I stop listening. My thoughts are spiraling in ways I can't control. On the forefront is, I was supposed to die first.
“A miracle, my son informs me, that was performed by two of your little freaks," I hear through my spiral.
Not them too. I have doomed everyone to death. I leave a trail of destruction where I tread.
“No,” she gasps. “Oh, God—what have you done—WHERE ARE THEY-”
“Calm yourself,” he says to Juliette. “They are perfectly unharmed. I simply had them collected, just as I had you collected. I need them to stay alive and healthy if they’re going to heal me, don’t you think?”
Juliette turns on me. “Did you know about this?” She asks frantically. “Did you do this? Did you know-”
“No- Juliette,” I say, equally as frantic. “I swear- this wasn’t my idea-"
“You are both getting agitated over nothing,” he says, waving a lazy hand in our direction. “We have more important things to focus on right now. More pressing issues to deal with.”

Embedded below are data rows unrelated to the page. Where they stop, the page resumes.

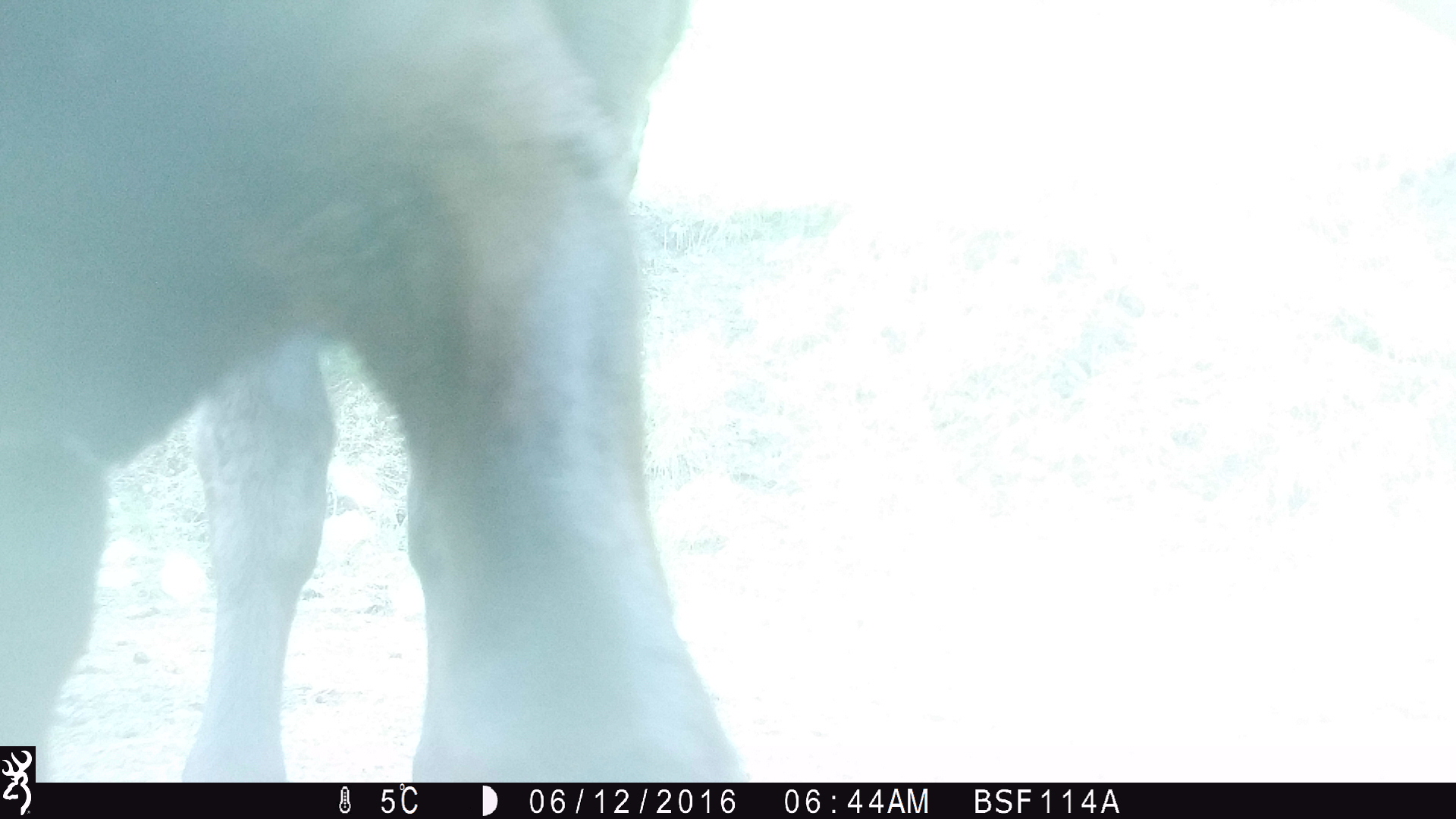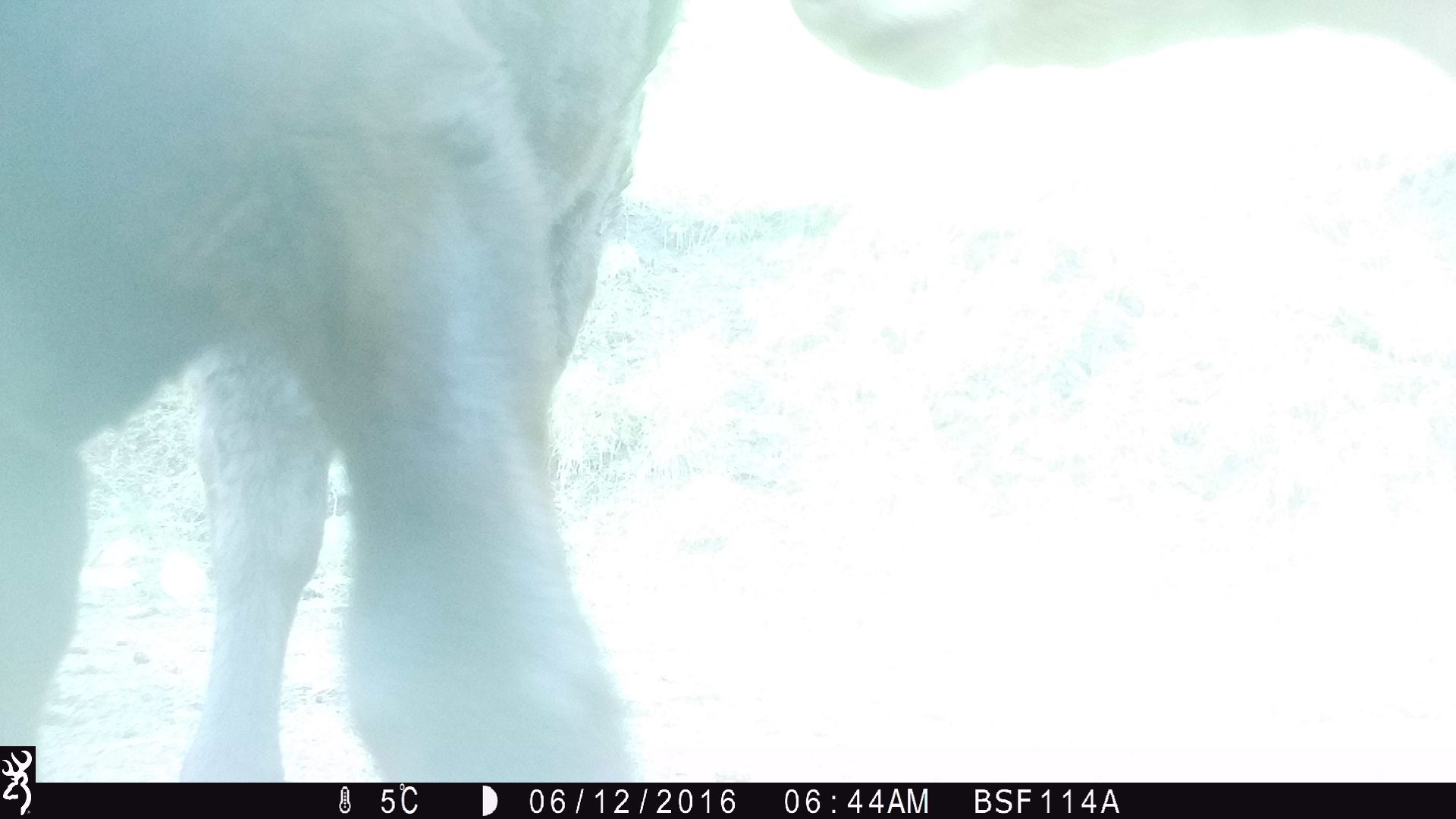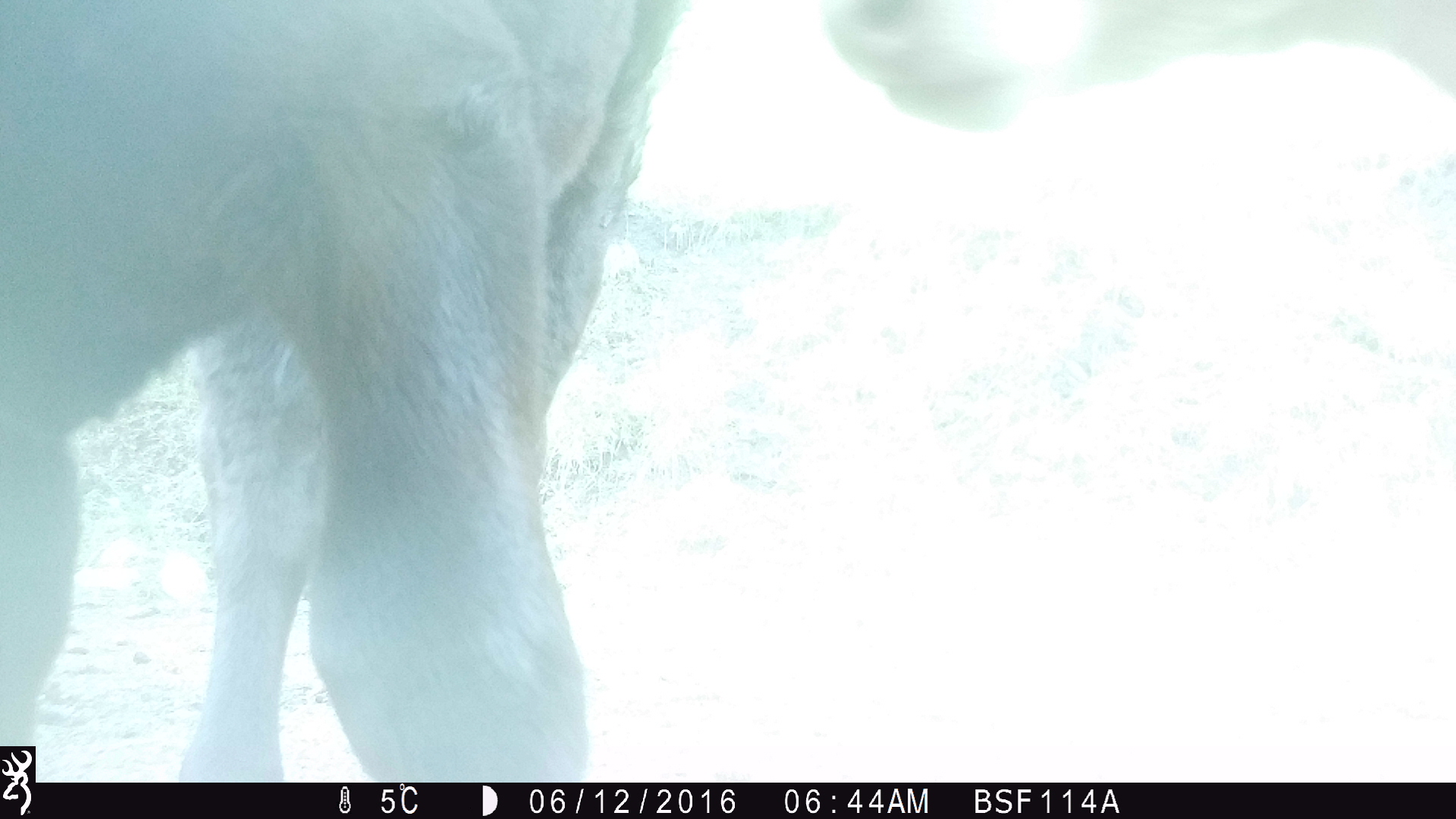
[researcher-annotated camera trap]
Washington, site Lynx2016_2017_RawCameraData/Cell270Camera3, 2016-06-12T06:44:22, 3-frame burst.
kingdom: Animalia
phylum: Chordata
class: Mammalia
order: Artiodactyla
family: Bovidae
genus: Bos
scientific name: Bos taurus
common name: domestic cattle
Domestic cattle (Bos taurus). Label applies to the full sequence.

“What,” I ask, “are you talking about?” I'm not breathing.
“Justice, son.” My father turns his gaze to Juliette. “I’m talking about justice. I like the idea of setting things right. Of putting order back into the world. And I was waiting for you to arrive so I could show you exactly what I mean. This,” he says, “is what I should’ve done the first time.” He glances at me. “Are you listening? Pay close attention now. Are you watching?”
He pulls out a gun.
And shoots Juliette in the chest.
I hear myself scream as she grabs her chest in shock and falls to the ground. I scramble over to her body.

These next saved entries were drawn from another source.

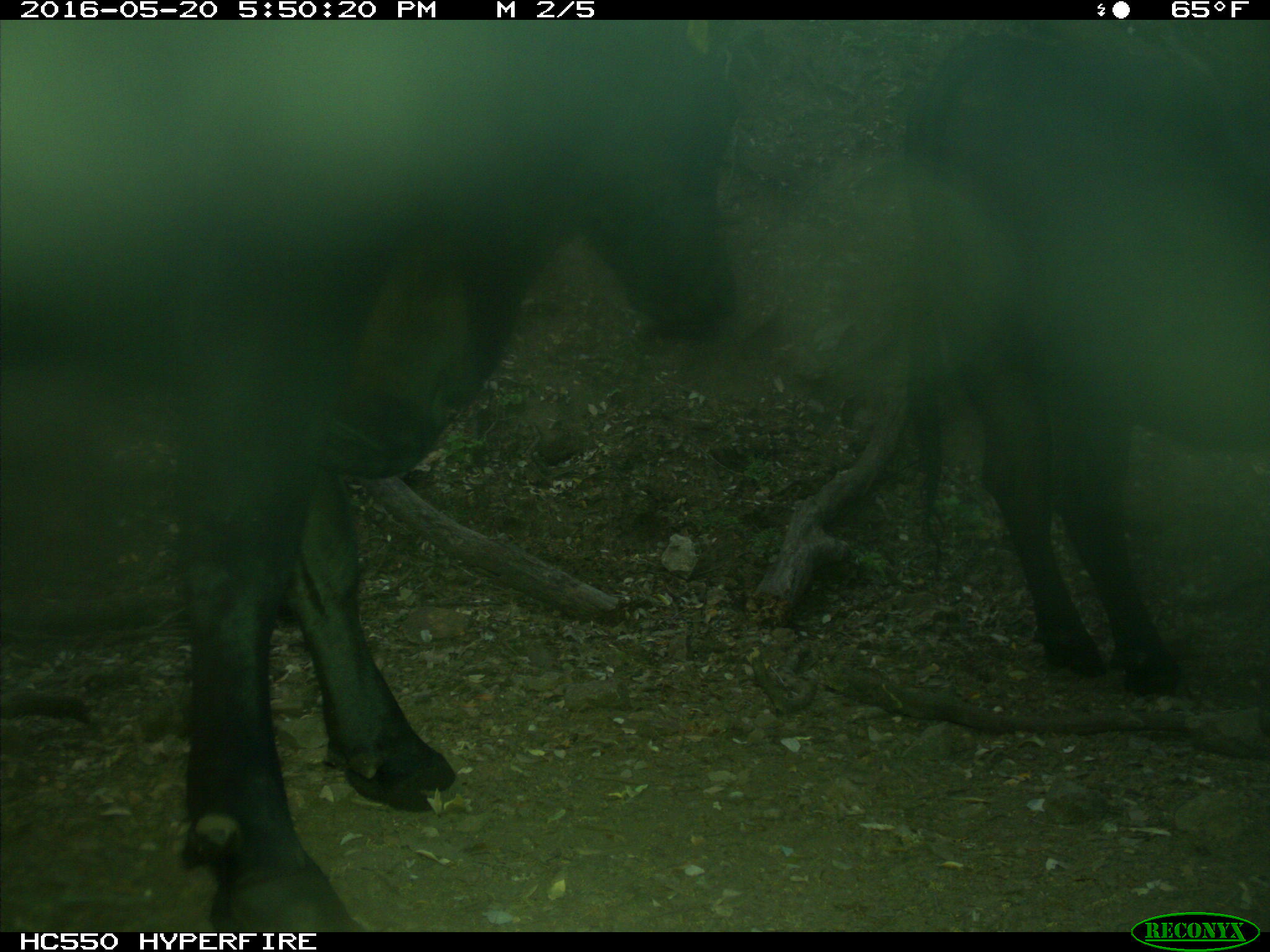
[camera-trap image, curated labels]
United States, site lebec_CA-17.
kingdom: Animalia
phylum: Chordata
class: Mammalia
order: Artiodactyla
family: Bovidae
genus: Bos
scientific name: Bos taurus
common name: domestic cow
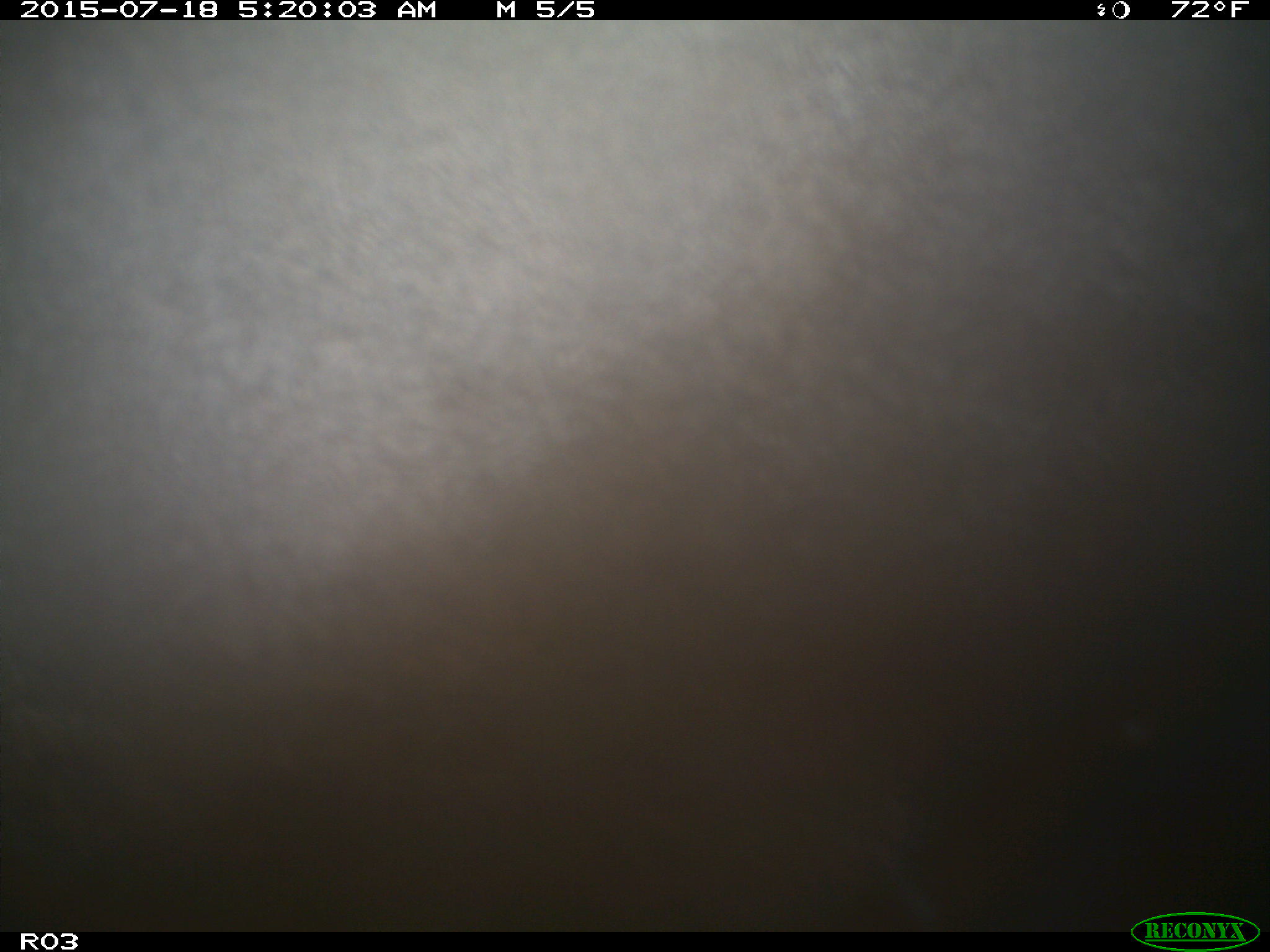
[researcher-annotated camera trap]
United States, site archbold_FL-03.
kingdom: Animalia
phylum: Chordata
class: Mammalia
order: Artiodactyla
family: Bovidae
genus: Bos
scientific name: Bos taurus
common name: domestic cow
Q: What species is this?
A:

"JULIETTE! NO- YOU WEREN'T SUPPOSED TO DIE YET! YOU WERE SUPPOSED TO LIVE!" I scream as I collapse next to her. I can feel myself sobbing.
Her eyes are half closed and her face is contorted in pain. "Juliette don't leave me like this..." I sob as I look in her eyes.
"So dramatic," My father comments from the other side of the room, "Make sure to get rid of the body when she dies. You can even bury her if your lovesick heart demands it."
I can barely hear him through my sobbing. I can't think or feel anything other than her fading heartbeat. I hear the door click as my father walks out the house, calm like he came over for tea.
The thought fills me with boiling rage. You're not dead yet. I pick up Juliette's body and sprint out the house and towards the nearest bunker.
I think of my tattoo as I sprint, ignoring the burn in my legs as I do. Hell may be empty, and the devils may be here, but Juliette is an angel and won't die yet. I won't have to see her dead body. I pray to a God I never believed in that, God, if you exist, don't take her. She's the only good one left.